# How to complete this task:
Would you copy exactly the lines in the data below from the one that has "Alternative polyadenylation site" through the one that has "Cells Must Contact", dropping any pictures?

(Records for this task Opens)

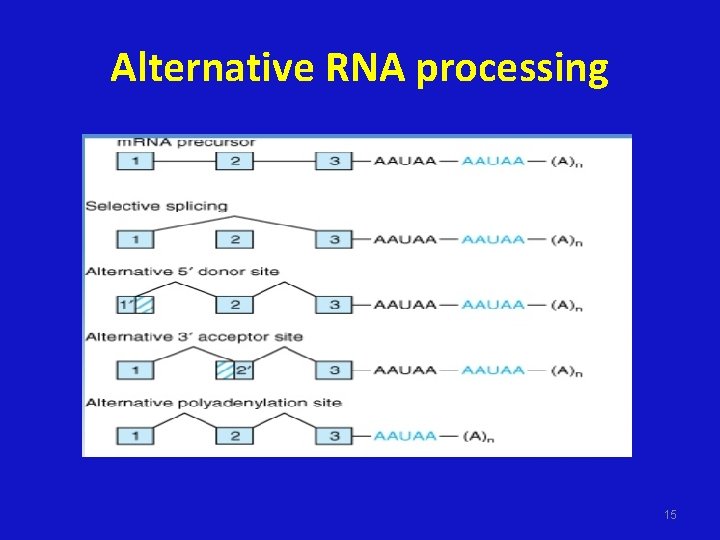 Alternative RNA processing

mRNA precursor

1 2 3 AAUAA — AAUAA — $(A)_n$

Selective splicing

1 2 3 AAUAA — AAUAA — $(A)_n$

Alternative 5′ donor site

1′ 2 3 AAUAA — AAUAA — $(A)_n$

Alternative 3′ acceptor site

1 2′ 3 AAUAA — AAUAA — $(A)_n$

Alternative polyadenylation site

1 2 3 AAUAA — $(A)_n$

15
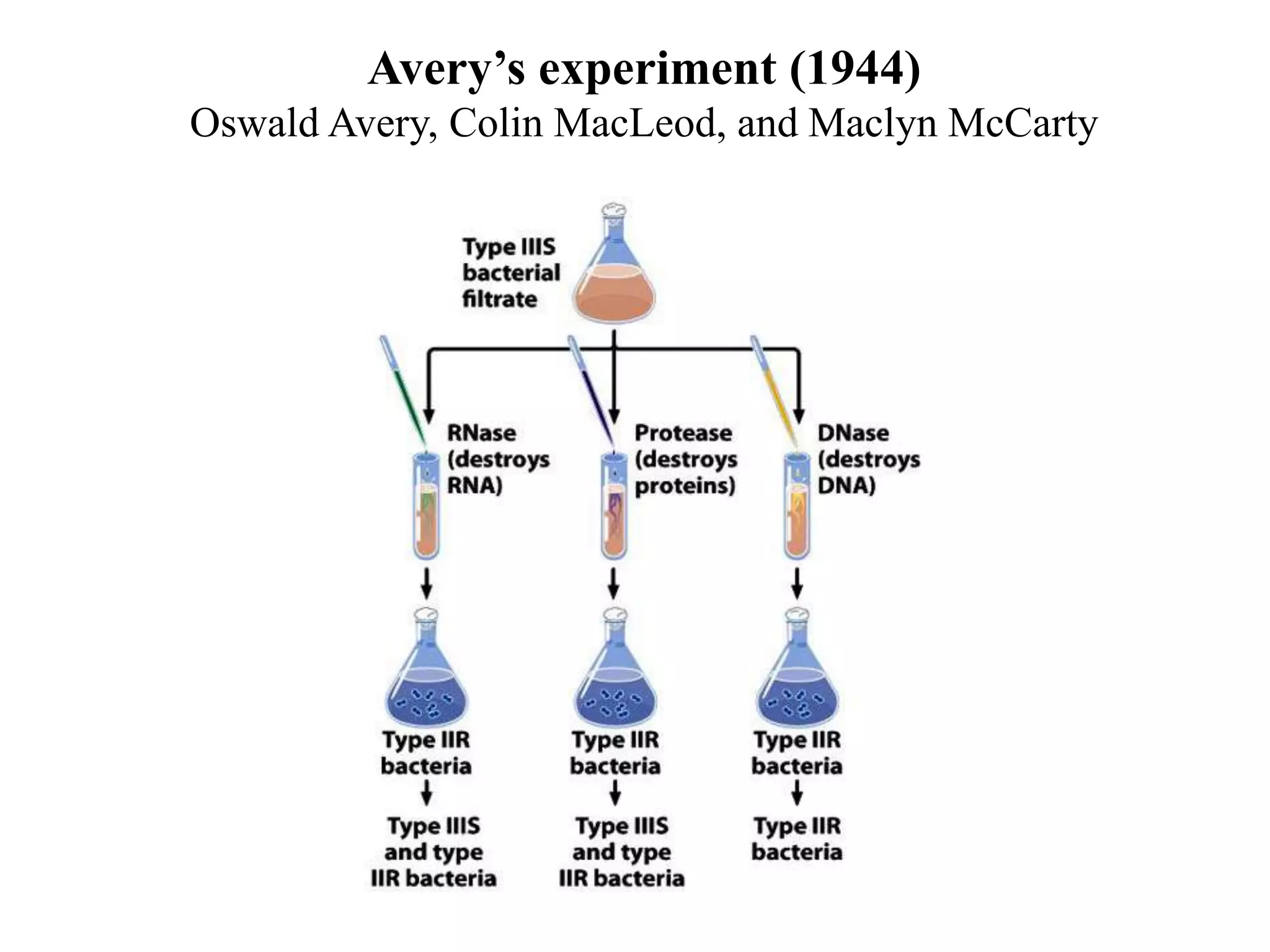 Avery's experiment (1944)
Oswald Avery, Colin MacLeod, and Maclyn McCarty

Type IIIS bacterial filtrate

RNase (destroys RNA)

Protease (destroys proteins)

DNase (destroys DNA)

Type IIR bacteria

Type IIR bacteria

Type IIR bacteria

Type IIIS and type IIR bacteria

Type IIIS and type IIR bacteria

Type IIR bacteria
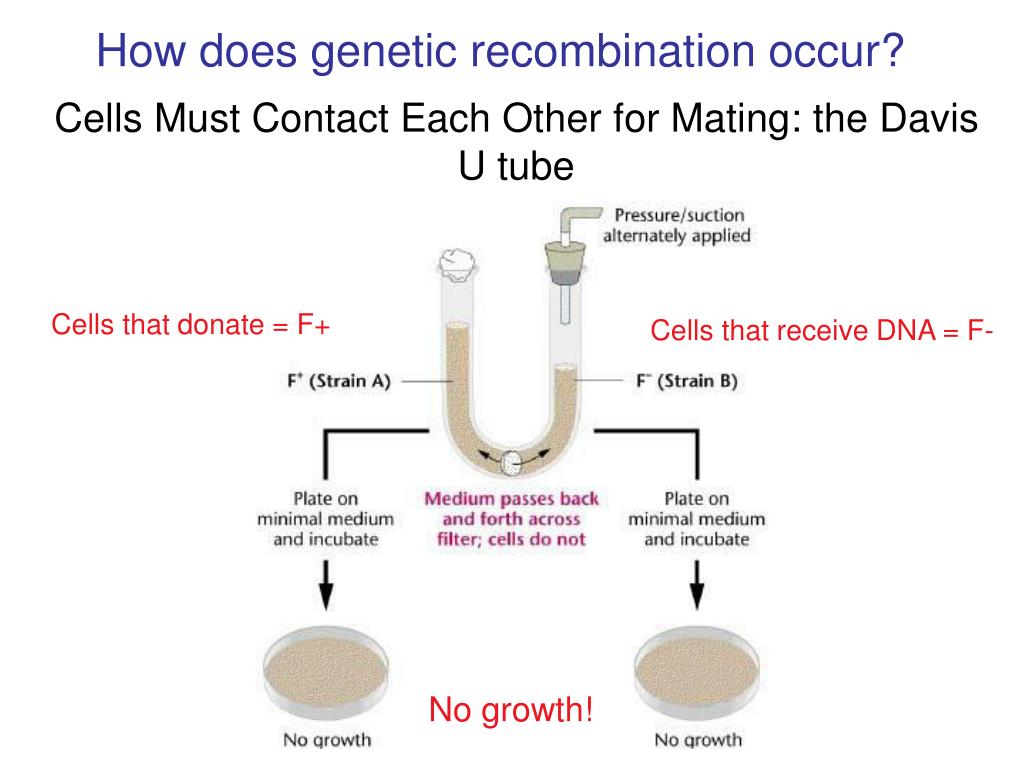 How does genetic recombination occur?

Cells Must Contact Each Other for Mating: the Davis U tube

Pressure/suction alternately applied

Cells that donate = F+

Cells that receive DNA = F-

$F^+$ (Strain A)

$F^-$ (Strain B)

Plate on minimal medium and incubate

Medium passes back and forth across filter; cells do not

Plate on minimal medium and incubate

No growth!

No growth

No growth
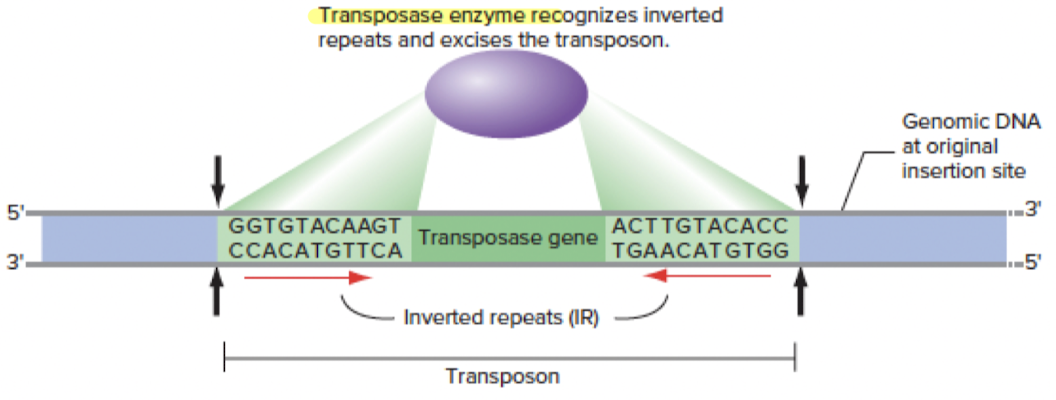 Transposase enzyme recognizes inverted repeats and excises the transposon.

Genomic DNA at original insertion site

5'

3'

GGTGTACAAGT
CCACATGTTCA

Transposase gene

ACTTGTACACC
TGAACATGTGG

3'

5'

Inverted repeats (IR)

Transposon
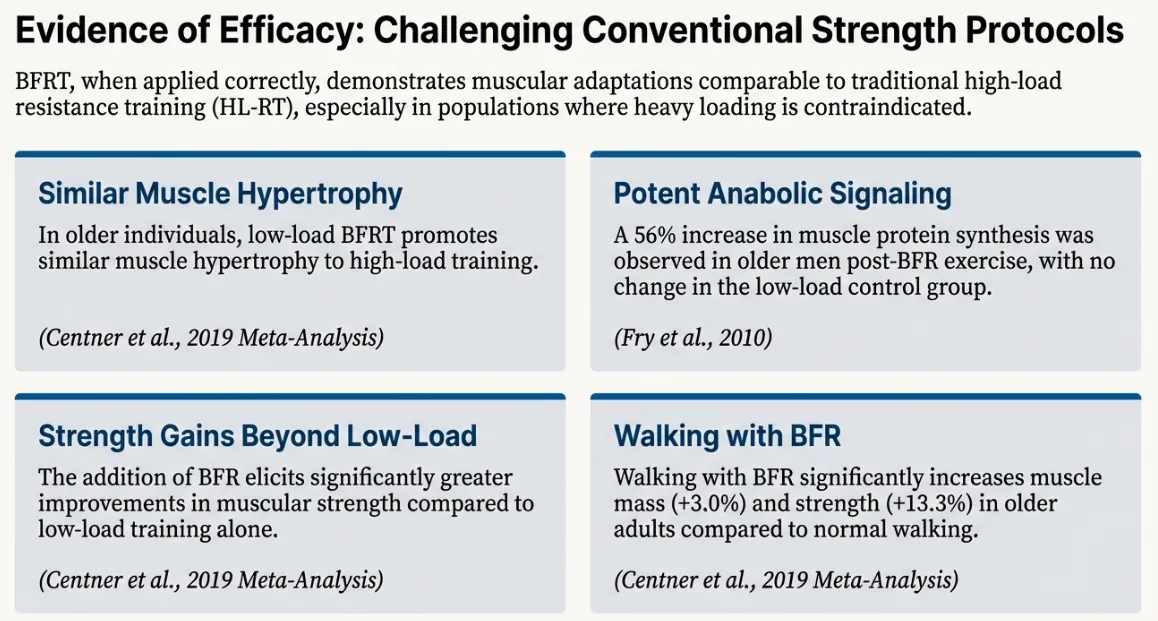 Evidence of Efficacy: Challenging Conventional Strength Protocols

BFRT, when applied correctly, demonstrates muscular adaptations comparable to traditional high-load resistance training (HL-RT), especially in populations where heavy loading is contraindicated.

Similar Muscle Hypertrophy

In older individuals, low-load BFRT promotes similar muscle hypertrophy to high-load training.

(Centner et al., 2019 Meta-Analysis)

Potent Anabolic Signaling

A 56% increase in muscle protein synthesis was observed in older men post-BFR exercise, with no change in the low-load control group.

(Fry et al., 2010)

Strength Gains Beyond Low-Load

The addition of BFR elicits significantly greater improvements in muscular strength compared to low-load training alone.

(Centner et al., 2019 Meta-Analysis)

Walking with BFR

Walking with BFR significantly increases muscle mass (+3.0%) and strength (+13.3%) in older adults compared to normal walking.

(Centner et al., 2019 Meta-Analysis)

(Records for this task Closes)

# Your solution:
Alternative polyadenylation site

1 2 3 AAUAA — $(A)_n$

15
 Avery's experiment (1944)
Oswald Avery, Colin MacLeod, and Maclyn McCarty

Type IIIS bacterial filtrate

RNase (destroys RNA)

Protease (destroys proteins)

DNase (destroys DNA)

Type IIR bacteria

Type IIR bacteria

Type IIR bacteria

Type IIIS and type IIR bacteria

Type IIIS and type IIR bacteria

Type IIR bacteria
 How does genetic recombination occur?

Cells Must Contact Each Other for Mating: the Davis U tube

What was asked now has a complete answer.